Review of Algerian journalism bill begins
By Mohand Ouali for Magharebia in Algiers – 02/12/07
A draft bill to regulate Algeria's journalism industry is being finalised and has been opened up to a closed-door debate. During a November 21st meeting on the 2008 budget, Communications Minister Rachid Boukerzaza said the bill had been submitted to over one hundred media professionals for review.
Nevertheless, most journalists know little of the proposed law, despite the fact that it is targeted at them and will affect their social and professional future. Only one newspaper has even reported on the bill.
"The chief of our publication just briefed us on the overall picture," said journalist Amar R., "but there was no discussion."
"We haven't seen the law, and few journalists are really interested in it," said Amar. "They’re more interested in getting on with their work. In private newspapers such as ours, there’s not much of a union presence."
Amina D., who works for an Arabic-language newspaper, said: "We haven’t seen anything. We asked our boss if we could see it, but since then there’s been silence. He’s even avoiding the editorial offices so he doesn’t get asked questions."
Boukerzaza said at the meeting that he made a point of involving editorial offices since they would be directly affected by the law, and added that the bill had been in the pipeline since before he was appointed to his post. "I’m not making a secret of it; I was the one who decided to block the bill when it was in the secretarial offices of the government. I decided that I should first take the views of journalists into account," he said.
A number of journalists suggested the minister make the bill available online to allow debate by all. Boukerzaza reacted positively to the suggestion, but no such arrangement has yet been made.
He also added that at the end of this initial consultation, a working group would be created to put the finishing touches to the bill before it is submitted to the government.
The initial draft of the bill states that the freedom of the press is an asset which cannot be taken away once given, and that it "cannot be conceived of unless we have a responsible, professional press which respects universally acknowledged ethical considerations," with "adequate working conditions" as an essential prerequisite. This necessarily entails "the creation of a specific professional law setting out the rights and responsibilities of journalists and their employers".

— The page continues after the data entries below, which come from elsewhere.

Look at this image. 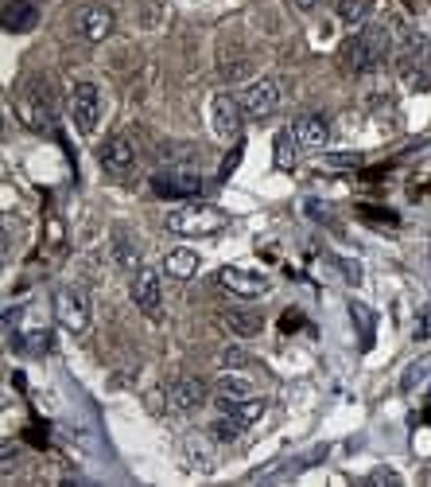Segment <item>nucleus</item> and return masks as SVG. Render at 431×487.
Masks as SVG:
<instances>
[{
  "label": "nucleus",
  "mask_w": 431,
  "mask_h": 487,
  "mask_svg": "<svg viewBox=\"0 0 431 487\" xmlns=\"http://www.w3.org/2000/svg\"><path fill=\"white\" fill-rule=\"evenodd\" d=\"M388 51H393V36H388V28L365 24L342 44V63L350 67L354 75H369V70H377L385 63Z\"/></svg>",
  "instance_id": "f257e3e1"
},
{
  "label": "nucleus",
  "mask_w": 431,
  "mask_h": 487,
  "mask_svg": "<svg viewBox=\"0 0 431 487\" xmlns=\"http://www.w3.org/2000/svg\"><path fill=\"white\" fill-rule=\"evenodd\" d=\"M225 222H230V215L218 207H210V203H183V207L168 211L163 227L179 238H210V235H218Z\"/></svg>",
  "instance_id": "f03ea898"
},
{
  "label": "nucleus",
  "mask_w": 431,
  "mask_h": 487,
  "mask_svg": "<svg viewBox=\"0 0 431 487\" xmlns=\"http://www.w3.org/2000/svg\"><path fill=\"white\" fill-rule=\"evenodd\" d=\"M16 114L24 121L27 133H39V137H55L59 129V117H55V101L39 83H24L16 94Z\"/></svg>",
  "instance_id": "7ed1b4c3"
},
{
  "label": "nucleus",
  "mask_w": 431,
  "mask_h": 487,
  "mask_svg": "<svg viewBox=\"0 0 431 487\" xmlns=\"http://www.w3.org/2000/svg\"><path fill=\"white\" fill-rule=\"evenodd\" d=\"M55 312H59V323H63L70 336H86L90 323H94V300H90V292L78 289V285L59 289Z\"/></svg>",
  "instance_id": "20e7f679"
},
{
  "label": "nucleus",
  "mask_w": 431,
  "mask_h": 487,
  "mask_svg": "<svg viewBox=\"0 0 431 487\" xmlns=\"http://www.w3.org/2000/svg\"><path fill=\"white\" fill-rule=\"evenodd\" d=\"M70 117H74V129L82 137H90L101 125V90H98V83H90V78L74 83V90H70Z\"/></svg>",
  "instance_id": "39448f33"
},
{
  "label": "nucleus",
  "mask_w": 431,
  "mask_h": 487,
  "mask_svg": "<svg viewBox=\"0 0 431 487\" xmlns=\"http://www.w3.org/2000/svg\"><path fill=\"white\" fill-rule=\"evenodd\" d=\"M207 121H210V133L225 140V145H233V140L241 137V101L233 98V94H214L210 98V106H207Z\"/></svg>",
  "instance_id": "423d86ee"
},
{
  "label": "nucleus",
  "mask_w": 431,
  "mask_h": 487,
  "mask_svg": "<svg viewBox=\"0 0 431 487\" xmlns=\"http://www.w3.org/2000/svg\"><path fill=\"white\" fill-rule=\"evenodd\" d=\"M280 98H284V90L276 78H256V83H249L241 90L238 101H241V114L249 121H264L280 109Z\"/></svg>",
  "instance_id": "0eeeda50"
},
{
  "label": "nucleus",
  "mask_w": 431,
  "mask_h": 487,
  "mask_svg": "<svg viewBox=\"0 0 431 487\" xmlns=\"http://www.w3.org/2000/svg\"><path fill=\"white\" fill-rule=\"evenodd\" d=\"M148 188L160 199H194V196H202V176L199 172H183V168H160L148 180Z\"/></svg>",
  "instance_id": "6e6552de"
},
{
  "label": "nucleus",
  "mask_w": 431,
  "mask_h": 487,
  "mask_svg": "<svg viewBox=\"0 0 431 487\" xmlns=\"http://www.w3.org/2000/svg\"><path fill=\"white\" fill-rule=\"evenodd\" d=\"M98 160H101V168H106L109 180H129L132 172H137V145H132L125 133H113L106 145H101Z\"/></svg>",
  "instance_id": "1a4fd4ad"
},
{
  "label": "nucleus",
  "mask_w": 431,
  "mask_h": 487,
  "mask_svg": "<svg viewBox=\"0 0 431 487\" xmlns=\"http://www.w3.org/2000/svg\"><path fill=\"white\" fill-rule=\"evenodd\" d=\"M218 285L225 292H233V297H241V300H256V297H264V292L272 289V281L264 277V273H256V269L222 266L218 269Z\"/></svg>",
  "instance_id": "9d476101"
},
{
  "label": "nucleus",
  "mask_w": 431,
  "mask_h": 487,
  "mask_svg": "<svg viewBox=\"0 0 431 487\" xmlns=\"http://www.w3.org/2000/svg\"><path fill=\"white\" fill-rule=\"evenodd\" d=\"M74 32L86 39V44H101V39L113 36V12L106 4H82L78 16H74Z\"/></svg>",
  "instance_id": "9b49d317"
},
{
  "label": "nucleus",
  "mask_w": 431,
  "mask_h": 487,
  "mask_svg": "<svg viewBox=\"0 0 431 487\" xmlns=\"http://www.w3.org/2000/svg\"><path fill=\"white\" fill-rule=\"evenodd\" d=\"M132 304H137L144 316H160L163 289H160V273L152 266H144L137 277H132Z\"/></svg>",
  "instance_id": "f8f14e48"
},
{
  "label": "nucleus",
  "mask_w": 431,
  "mask_h": 487,
  "mask_svg": "<svg viewBox=\"0 0 431 487\" xmlns=\"http://www.w3.org/2000/svg\"><path fill=\"white\" fill-rule=\"evenodd\" d=\"M292 133L303 152H323L331 145V125H326V117H319V114H300L292 121Z\"/></svg>",
  "instance_id": "ddd939ff"
},
{
  "label": "nucleus",
  "mask_w": 431,
  "mask_h": 487,
  "mask_svg": "<svg viewBox=\"0 0 431 487\" xmlns=\"http://www.w3.org/2000/svg\"><path fill=\"white\" fill-rule=\"evenodd\" d=\"M202 402H207V382L202 379H191V374H183L168 387V405L179 413H194L202 410Z\"/></svg>",
  "instance_id": "4468645a"
},
{
  "label": "nucleus",
  "mask_w": 431,
  "mask_h": 487,
  "mask_svg": "<svg viewBox=\"0 0 431 487\" xmlns=\"http://www.w3.org/2000/svg\"><path fill=\"white\" fill-rule=\"evenodd\" d=\"M109 253H113V266H117L121 273H129V277H137V273L144 269V261H140V250H137V242H132L125 230H117L109 242Z\"/></svg>",
  "instance_id": "2eb2a0df"
},
{
  "label": "nucleus",
  "mask_w": 431,
  "mask_h": 487,
  "mask_svg": "<svg viewBox=\"0 0 431 487\" xmlns=\"http://www.w3.org/2000/svg\"><path fill=\"white\" fill-rule=\"evenodd\" d=\"M222 323L238 339H256L264 331V316H261V312H253V308H230V312H222Z\"/></svg>",
  "instance_id": "dca6fc26"
},
{
  "label": "nucleus",
  "mask_w": 431,
  "mask_h": 487,
  "mask_svg": "<svg viewBox=\"0 0 431 487\" xmlns=\"http://www.w3.org/2000/svg\"><path fill=\"white\" fill-rule=\"evenodd\" d=\"M35 24H39V4L35 0H12V4L4 8V28L12 36H27Z\"/></svg>",
  "instance_id": "f3484780"
},
{
  "label": "nucleus",
  "mask_w": 431,
  "mask_h": 487,
  "mask_svg": "<svg viewBox=\"0 0 431 487\" xmlns=\"http://www.w3.org/2000/svg\"><path fill=\"white\" fill-rule=\"evenodd\" d=\"M214 390H218V398L222 402H241V398H253V382L245 379V371H222L218 379H214Z\"/></svg>",
  "instance_id": "a211bd4d"
},
{
  "label": "nucleus",
  "mask_w": 431,
  "mask_h": 487,
  "mask_svg": "<svg viewBox=\"0 0 431 487\" xmlns=\"http://www.w3.org/2000/svg\"><path fill=\"white\" fill-rule=\"evenodd\" d=\"M300 152H303V148H300V140H295L292 125L276 133V140H272V160H276V168H280V172H295V164H300Z\"/></svg>",
  "instance_id": "6ab92c4d"
},
{
  "label": "nucleus",
  "mask_w": 431,
  "mask_h": 487,
  "mask_svg": "<svg viewBox=\"0 0 431 487\" xmlns=\"http://www.w3.org/2000/svg\"><path fill=\"white\" fill-rule=\"evenodd\" d=\"M163 273L176 277V281H191L194 273H199V253H194L191 246H176L168 258H163Z\"/></svg>",
  "instance_id": "aec40b11"
},
{
  "label": "nucleus",
  "mask_w": 431,
  "mask_h": 487,
  "mask_svg": "<svg viewBox=\"0 0 431 487\" xmlns=\"http://www.w3.org/2000/svg\"><path fill=\"white\" fill-rule=\"evenodd\" d=\"M264 410H269V402L256 398V394H253V398H241V402H222V413H230V418L238 421L241 429H249V425L261 421Z\"/></svg>",
  "instance_id": "412c9836"
},
{
  "label": "nucleus",
  "mask_w": 431,
  "mask_h": 487,
  "mask_svg": "<svg viewBox=\"0 0 431 487\" xmlns=\"http://www.w3.org/2000/svg\"><path fill=\"white\" fill-rule=\"evenodd\" d=\"M334 12L346 28H365L369 16H373V0H338Z\"/></svg>",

Contributors to the draft bill have spoken of the power that editors have over journalists due to job insecurity, inadequate health and personal insurance coverage, a lack of training, low pay and the instability of the profession, and explain that "the lack of a specific law applicable to the profession is one of the main causes of the current disorganisation."
The draft bill has eight chapters on working relations between journalists and press agencies to be based on a written contract protecting against the "arbitrary use of power and pressures from interest groups". The contract would regulate duration of employment, allocation of hours, overtime, night work and shift work, time off, training and other issues in accordance with the specific nature of the profession. Conscience clauses, freedom of political and union affiliation, copyrights and compulsory special insurance for high-risk assignments are all guaranteed.
The minister set December 8th as the deadline for comments and proposals from press agencies.